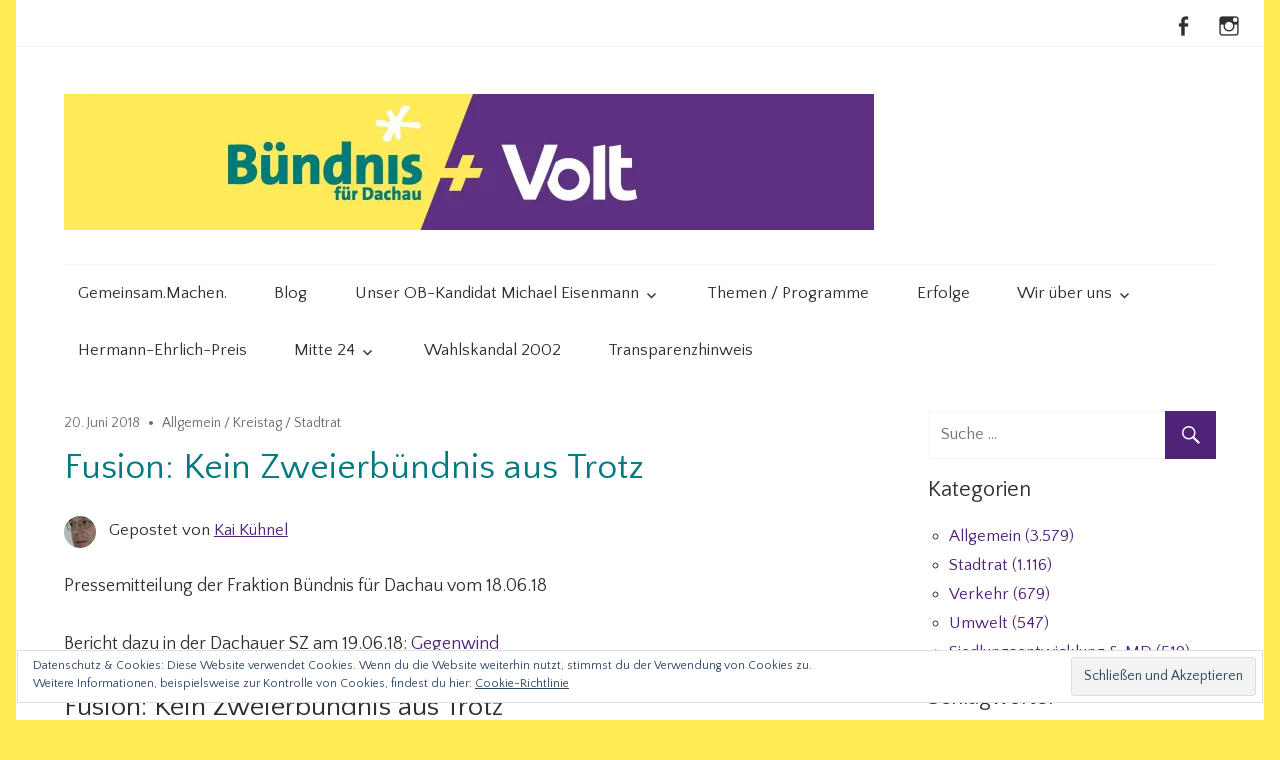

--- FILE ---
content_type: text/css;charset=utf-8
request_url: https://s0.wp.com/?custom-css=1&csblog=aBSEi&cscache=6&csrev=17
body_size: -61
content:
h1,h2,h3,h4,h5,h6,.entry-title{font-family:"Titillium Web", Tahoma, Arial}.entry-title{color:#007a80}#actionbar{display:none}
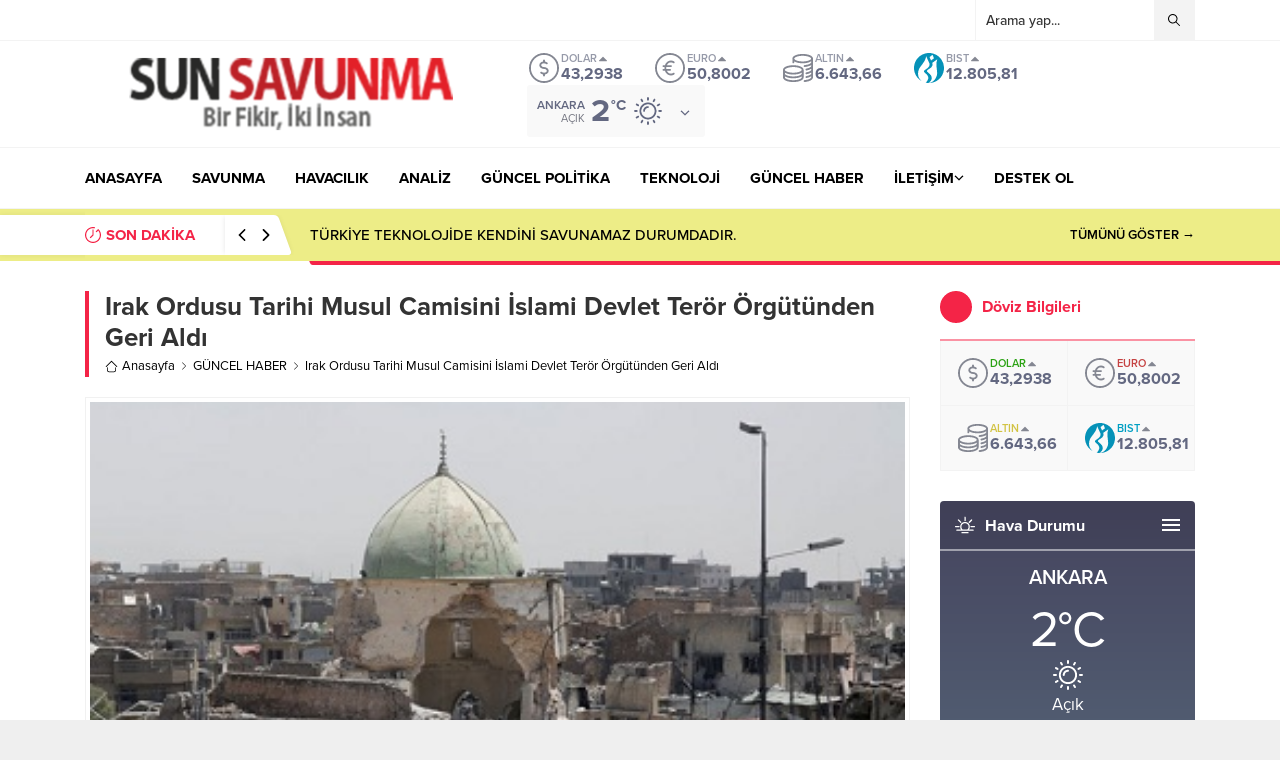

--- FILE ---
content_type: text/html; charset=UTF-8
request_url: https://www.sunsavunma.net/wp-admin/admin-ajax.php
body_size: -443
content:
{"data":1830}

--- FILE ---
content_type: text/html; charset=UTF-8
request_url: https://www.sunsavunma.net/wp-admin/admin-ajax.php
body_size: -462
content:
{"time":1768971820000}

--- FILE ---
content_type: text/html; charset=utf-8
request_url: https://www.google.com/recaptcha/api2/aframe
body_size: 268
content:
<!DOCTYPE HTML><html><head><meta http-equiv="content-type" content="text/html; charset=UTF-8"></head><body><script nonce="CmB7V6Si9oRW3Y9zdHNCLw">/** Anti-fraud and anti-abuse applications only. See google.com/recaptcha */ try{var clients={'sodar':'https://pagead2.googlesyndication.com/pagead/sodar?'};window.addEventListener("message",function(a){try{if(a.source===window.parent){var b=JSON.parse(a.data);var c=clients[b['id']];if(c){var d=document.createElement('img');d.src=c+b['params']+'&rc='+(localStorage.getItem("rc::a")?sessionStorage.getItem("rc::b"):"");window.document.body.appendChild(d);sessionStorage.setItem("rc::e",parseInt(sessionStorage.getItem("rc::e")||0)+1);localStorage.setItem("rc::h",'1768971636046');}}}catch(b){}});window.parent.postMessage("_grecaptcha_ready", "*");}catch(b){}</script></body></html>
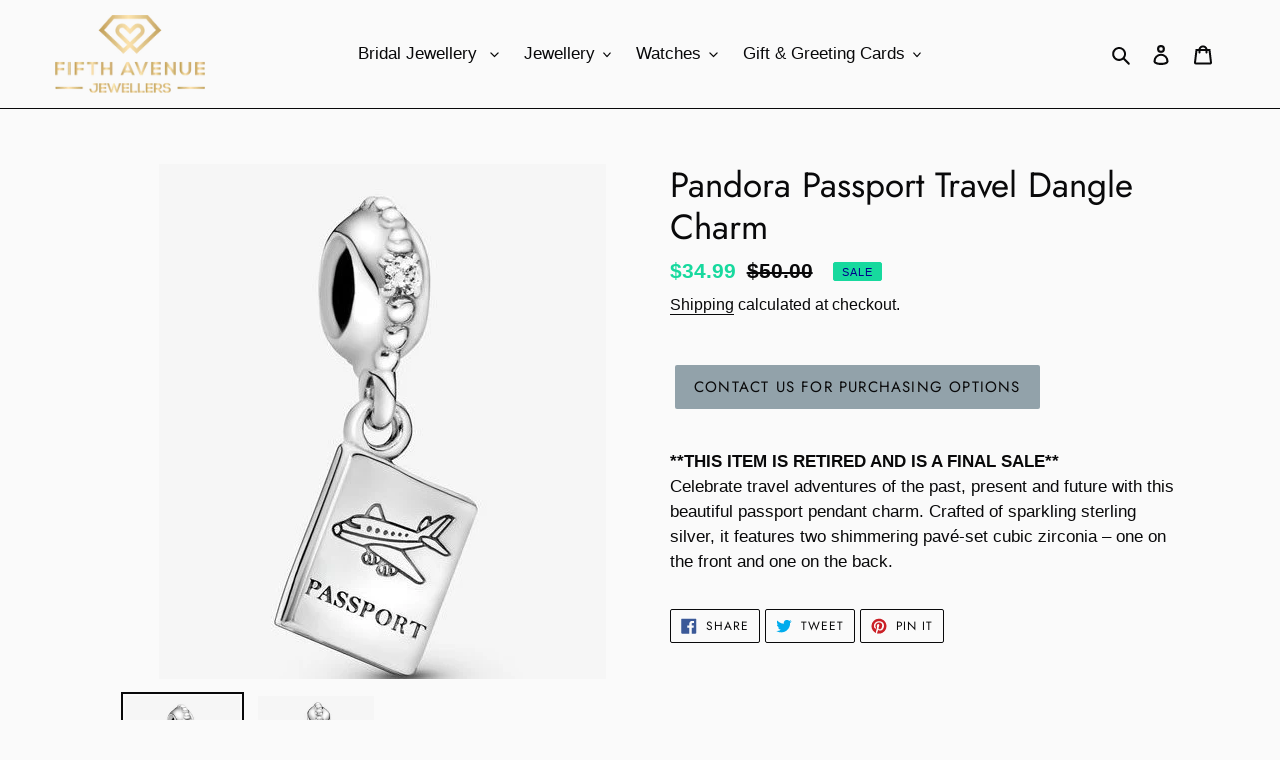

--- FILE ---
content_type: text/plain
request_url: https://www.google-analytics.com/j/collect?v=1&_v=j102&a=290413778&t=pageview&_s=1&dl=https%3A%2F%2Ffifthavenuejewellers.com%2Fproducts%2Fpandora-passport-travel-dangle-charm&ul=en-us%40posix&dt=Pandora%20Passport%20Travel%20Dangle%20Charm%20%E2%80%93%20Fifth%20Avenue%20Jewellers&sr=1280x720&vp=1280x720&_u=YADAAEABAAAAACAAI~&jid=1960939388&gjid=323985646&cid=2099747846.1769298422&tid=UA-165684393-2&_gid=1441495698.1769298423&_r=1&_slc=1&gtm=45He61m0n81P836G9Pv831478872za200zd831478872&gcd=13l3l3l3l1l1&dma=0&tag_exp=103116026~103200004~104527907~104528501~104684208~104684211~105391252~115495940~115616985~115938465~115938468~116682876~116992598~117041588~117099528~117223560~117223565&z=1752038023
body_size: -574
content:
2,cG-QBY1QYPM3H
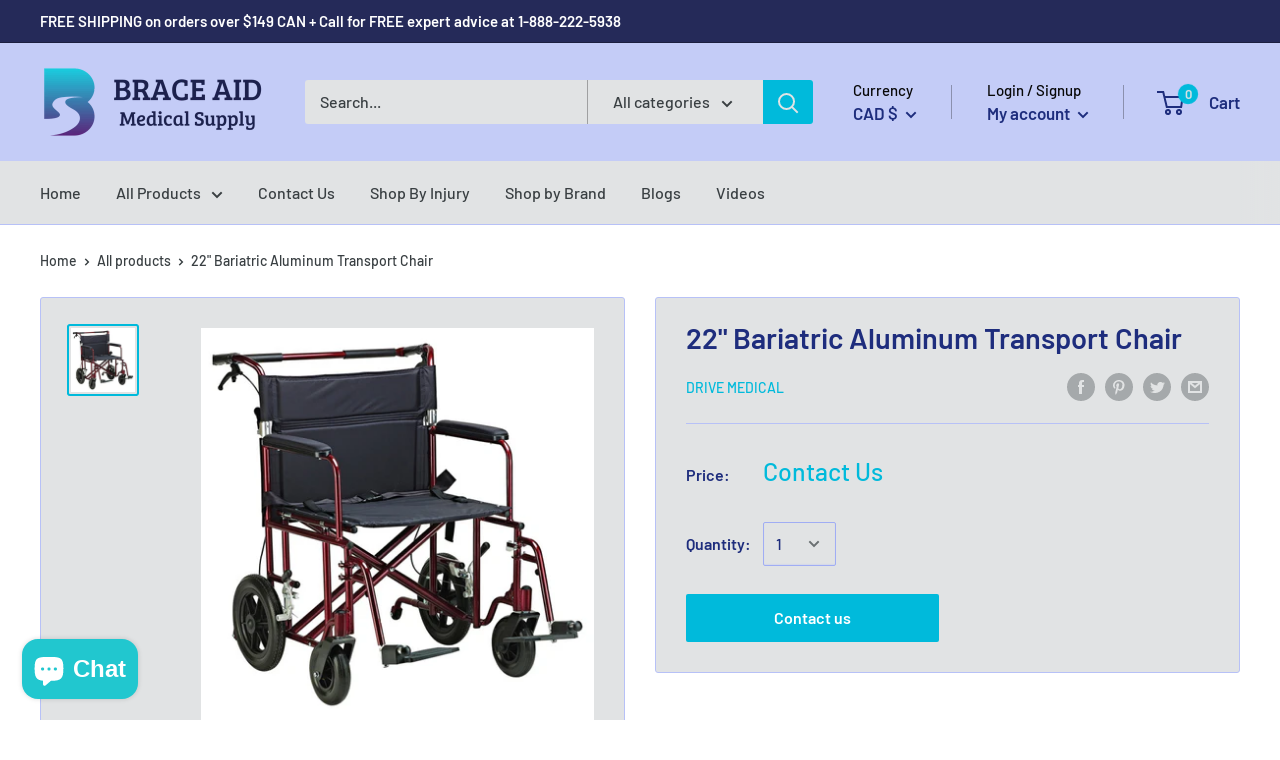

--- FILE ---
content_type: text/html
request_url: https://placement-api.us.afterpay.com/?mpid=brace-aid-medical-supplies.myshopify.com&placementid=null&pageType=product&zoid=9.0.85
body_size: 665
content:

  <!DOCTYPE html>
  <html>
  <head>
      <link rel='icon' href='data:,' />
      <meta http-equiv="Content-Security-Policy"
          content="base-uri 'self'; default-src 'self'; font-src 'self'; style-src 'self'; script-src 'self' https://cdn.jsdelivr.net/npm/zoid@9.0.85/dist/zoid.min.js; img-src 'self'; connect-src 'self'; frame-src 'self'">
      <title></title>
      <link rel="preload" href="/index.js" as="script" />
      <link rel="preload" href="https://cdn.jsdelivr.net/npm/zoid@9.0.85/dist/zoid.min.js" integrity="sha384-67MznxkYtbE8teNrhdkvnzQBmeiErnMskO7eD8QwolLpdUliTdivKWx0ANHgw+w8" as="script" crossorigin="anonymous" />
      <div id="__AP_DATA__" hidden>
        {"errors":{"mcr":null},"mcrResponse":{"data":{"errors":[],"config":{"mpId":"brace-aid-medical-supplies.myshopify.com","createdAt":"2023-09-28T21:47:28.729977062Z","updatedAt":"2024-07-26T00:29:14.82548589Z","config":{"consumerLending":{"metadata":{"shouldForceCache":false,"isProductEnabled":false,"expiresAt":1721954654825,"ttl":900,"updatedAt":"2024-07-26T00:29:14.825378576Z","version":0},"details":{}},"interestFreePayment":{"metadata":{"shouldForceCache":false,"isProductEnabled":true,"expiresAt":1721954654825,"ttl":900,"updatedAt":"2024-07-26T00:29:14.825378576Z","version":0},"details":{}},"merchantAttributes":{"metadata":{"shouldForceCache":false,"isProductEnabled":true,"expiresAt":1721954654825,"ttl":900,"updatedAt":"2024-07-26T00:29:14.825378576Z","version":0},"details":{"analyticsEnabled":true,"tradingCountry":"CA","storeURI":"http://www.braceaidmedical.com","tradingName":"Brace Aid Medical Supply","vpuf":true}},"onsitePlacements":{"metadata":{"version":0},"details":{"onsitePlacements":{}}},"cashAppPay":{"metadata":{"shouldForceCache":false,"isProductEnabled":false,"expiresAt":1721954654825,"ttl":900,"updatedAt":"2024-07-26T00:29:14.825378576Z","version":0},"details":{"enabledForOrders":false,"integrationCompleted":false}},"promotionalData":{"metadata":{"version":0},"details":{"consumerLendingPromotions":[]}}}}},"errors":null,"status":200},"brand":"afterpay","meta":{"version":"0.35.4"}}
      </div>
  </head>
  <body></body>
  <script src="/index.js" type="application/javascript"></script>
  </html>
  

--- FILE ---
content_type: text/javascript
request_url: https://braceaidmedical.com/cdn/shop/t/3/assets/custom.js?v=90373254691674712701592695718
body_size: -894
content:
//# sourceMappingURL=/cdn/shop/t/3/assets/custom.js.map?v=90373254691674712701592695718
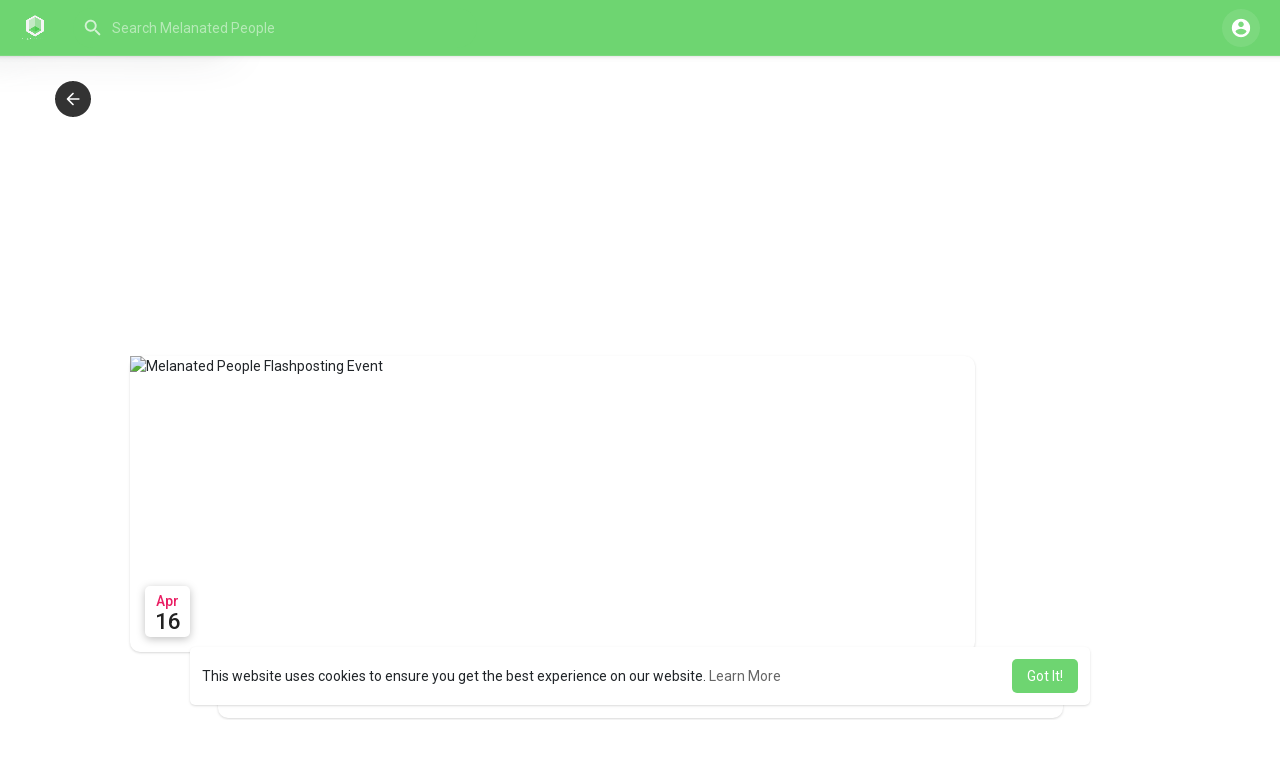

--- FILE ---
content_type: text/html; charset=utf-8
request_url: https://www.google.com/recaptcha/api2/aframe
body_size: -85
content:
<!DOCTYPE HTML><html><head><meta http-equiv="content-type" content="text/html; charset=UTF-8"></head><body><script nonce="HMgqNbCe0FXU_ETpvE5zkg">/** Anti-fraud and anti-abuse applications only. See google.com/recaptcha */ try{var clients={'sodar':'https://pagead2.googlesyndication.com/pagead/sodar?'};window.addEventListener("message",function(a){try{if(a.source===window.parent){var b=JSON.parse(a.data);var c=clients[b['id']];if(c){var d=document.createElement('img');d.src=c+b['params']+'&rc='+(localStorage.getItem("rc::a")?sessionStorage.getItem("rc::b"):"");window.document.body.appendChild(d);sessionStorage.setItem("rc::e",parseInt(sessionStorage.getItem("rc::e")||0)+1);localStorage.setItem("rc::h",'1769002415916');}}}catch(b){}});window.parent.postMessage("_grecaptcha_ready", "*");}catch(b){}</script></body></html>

———

◆ Your task ◆
Please print every record exactly, leaving out the pictures.

◆ Result ◆
--- FILE ---
content_type: text/css;charset=utf-8
request_url: https://s0.wp.com/?custom-css=1&csblog=aBSEi&cscache=6&csrev=17
body_size: -61
content:
h1,h2,h3,h4,h5,h6,.entry-title{font-family:"Titillium Web", Tahoma, Arial}.entry-title{color:#007a80}#actionbar{display:none}

--- FILE ---
content_type: text/html; charset=UTF-8
request_url: https://www.sunsavunma.net/wp-admin/admin-ajax.php
body_size: -443
content:
{"data":1830}

--- FILE ---
content_type: text/html; charset=UTF-8
request_url: https://www.sunsavunma.net/wp-admin/admin-ajax.php
body_size: -462
content:
{"time":1768971820000}

--- FILE ---
content_type: text/html; charset=utf-8
request_url: https://www.google.com/recaptcha/api2/aframe
body_size: 268
content:
<!DOCTYPE HTML><html><head><meta http-equiv="content-type" content="text/html; charset=UTF-8"></head><body><script nonce="CmB7V6Si9oRW3Y9zdHNCLw">/** Anti-fraud and anti-abuse applications only. See google.com/recaptcha */ try{var clients={'sodar':'https://pagead2.googlesyndication.com/pagead/sodar?'};window.addEventListener("message",function(a){try{if(a.source===window.parent){var b=JSON.parse(a.data);var c=clients[b['id']];if(c){var d=document.createElement('img');d.src=c+b['params']+'&rc='+(localStorage.getItem("rc::a")?sessionStorage.getItem("rc::b"):"");window.document.body.appendChild(d);sessionStorage.setItem("rc::e",parseInt(sessionStorage.getItem("rc::e")||0)+1);localStorage.setItem("rc::h",'1768971636046');}}}catch(b){}});window.parent.postMessage("_grecaptcha_ready", "*");}catch(b){}</script></body></html>

--- FILE ---
content_type: text/plain
request_url: https://www.google-analytics.com/j/collect?v=1&_v=j102&a=290413778&t=pageview&_s=1&dl=https%3A%2F%2Ffifthavenuejewellers.com%2Fproducts%2Fpandora-passport-travel-dangle-charm&ul=en-us%40posix&dt=Pandora%20Passport%20Travel%20Dangle%20Charm%20%E2%80%93%20Fifth%20Avenue%20Jewellers&sr=1280x720&vp=1280x720&_u=YADAAEABAAAAACAAI~&jid=1960939388&gjid=323985646&cid=2099747846.1769298422&tid=UA-165684393-2&_gid=1441495698.1769298423&_r=1&_slc=1&gtm=45He61m0n81P836G9Pv831478872za200zd831478872&gcd=13l3l3l3l1l1&dma=0&tag_exp=103116026~103200004~104527907~104528501~104684208~104684211~105391252~115495940~115616985~115938465~115938468~116682876~116992598~117041588~117099528~117223560~117223565&z=1752038023
body_size: -574
content:
2,cG-QBY1QYPM3H

--- FILE ---
content_type: text/html
request_url: https://placement-api.us.afterpay.com/?mpid=brace-aid-medical-supplies.myshopify.com&placementid=null&pageType=product&zoid=9.0.85
body_size: 665
content:

  <!DOCTYPE html>
  <html>
  <head>
      <link rel='icon' href='data:,' />
      <meta http-equiv="Content-Security-Policy"
          content="base-uri 'self'; default-src 'self'; font-src 'self'; style-src 'self'; script-src 'self' https://cdn.jsdelivr.net/npm/zoid@9.0.85/dist/zoid.min.js; img-src 'self'; connect-src 'self'; frame-src 'self'">
      <title></title>
      <link rel="preload" href="/index.js" as="script" />
      <link rel="preload" href="https://cdn.jsdelivr.net/npm/zoid@9.0.85/dist/zoid.min.js" integrity="sha384-67MznxkYtbE8teNrhdkvnzQBmeiErnMskO7eD8QwolLpdUliTdivKWx0ANHgw+w8" as="script" crossorigin="anonymous" />
      <div id="__AP_DATA__" hidden>
        {"errors":{"mcr":null},"mcrResponse":{"data":{"errors":[],"config":{"mpId":"brace-aid-medical-supplies.myshopify.com","createdAt":"2023-09-28T21:47:28.729977062Z","updatedAt":"2024-07-26T00:29:14.82548589Z","config":{"consumerLending":{"metadata":{"shouldForceCache":false,"isProductEnabled":false,"expiresAt":1721954654825,"ttl":900,"updatedAt":"2024-07-26T00:29:14.825378576Z","version":0},"details":{}},"interestFreePayment":{"metadata":{"shouldForceCache":false,"isProductEnabled":true,"expiresAt":1721954654825,"ttl":900,"updatedAt":"2024-07-26T00:29:14.825378576Z","version":0},"details":{}},"merchantAttributes":{"metadata":{"shouldForceCache":false,"isProductEnabled":true,"expiresAt":1721954654825,"ttl":900,"updatedAt":"2024-07-26T00:29:14.825378576Z","version":0},"details":{"analyticsEnabled":true,"tradingCountry":"CA","storeURI":"http://www.braceaidmedical.com","tradingName":"Brace Aid Medical Supply","vpuf":true}},"onsitePlacements":{"metadata":{"version":0},"details":{"onsitePlacements":{}}},"cashAppPay":{"metadata":{"shouldForceCache":false,"isProductEnabled":false,"expiresAt":1721954654825,"ttl":900,"updatedAt":"2024-07-26T00:29:14.825378576Z","version":0},"details":{"enabledForOrders":false,"integrationCompleted":false}},"promotionalData":{"metadata":{"version":0},"details":{"consumerLendingPromotions":[]}}}}},"errors":null,"status":200},"brand":"afterpay","meta":{"version":"0.35.4"}}
      </div>
  </head>
  <body></body>
  <script src="/index.js" type="application/javascript"></script>
  </html>
  

--- FILE ---
content_type: text/javascript
request_url: https://braceaidmedical.com/cdn/shop/t/3/assets/custom.js?v=90373254691674712701592695718
body_size: -894
content:
//# sourceMappingURL=/cdn/shop/t/3/assets/custom.js.map?v=90373254691674712701592695718

--- FILE ---
content_type: text/html; charset=utf-8
request_url: https://www.google.com/recaptcha/api2/aframe
body_size: -85
content:
<!DOCTYPE HTML><html><head><meta http-equiv="content-type" content="text/html; charset=UTF-8"></head><body><script nonce="HMgqNbCe0FXU_ETpvE5zkg">/** Anti-fraud and anti-abuse applications only. See google.com/recaptcha */ try{var clients={'sodar':'https://pagead2.googlesyndication.com/pagead/sodar?'};window.addEventListener("message",function(a){try{if(a.source===window.parent){var b=JSON.parse(a.data);var c=clients[b['id']];if(c){var d=document.createElement('img');d.src=c+b['params']+'&rc='+(localStorage.getItem("rc::a")?sessionStorage.getItem("rc::b"):"");window.document.body.appendChild(d);sessionStorage.setItem("rc::e",parseInt(sessionStorage.getItem("rc::e")||0)+1);localStorage.setItem("rc::h",'1769002415916');}}}catch(b){}});window.parent.postMessage("_grecaptcha_ready", "*");}catch(b){}</script></body></html>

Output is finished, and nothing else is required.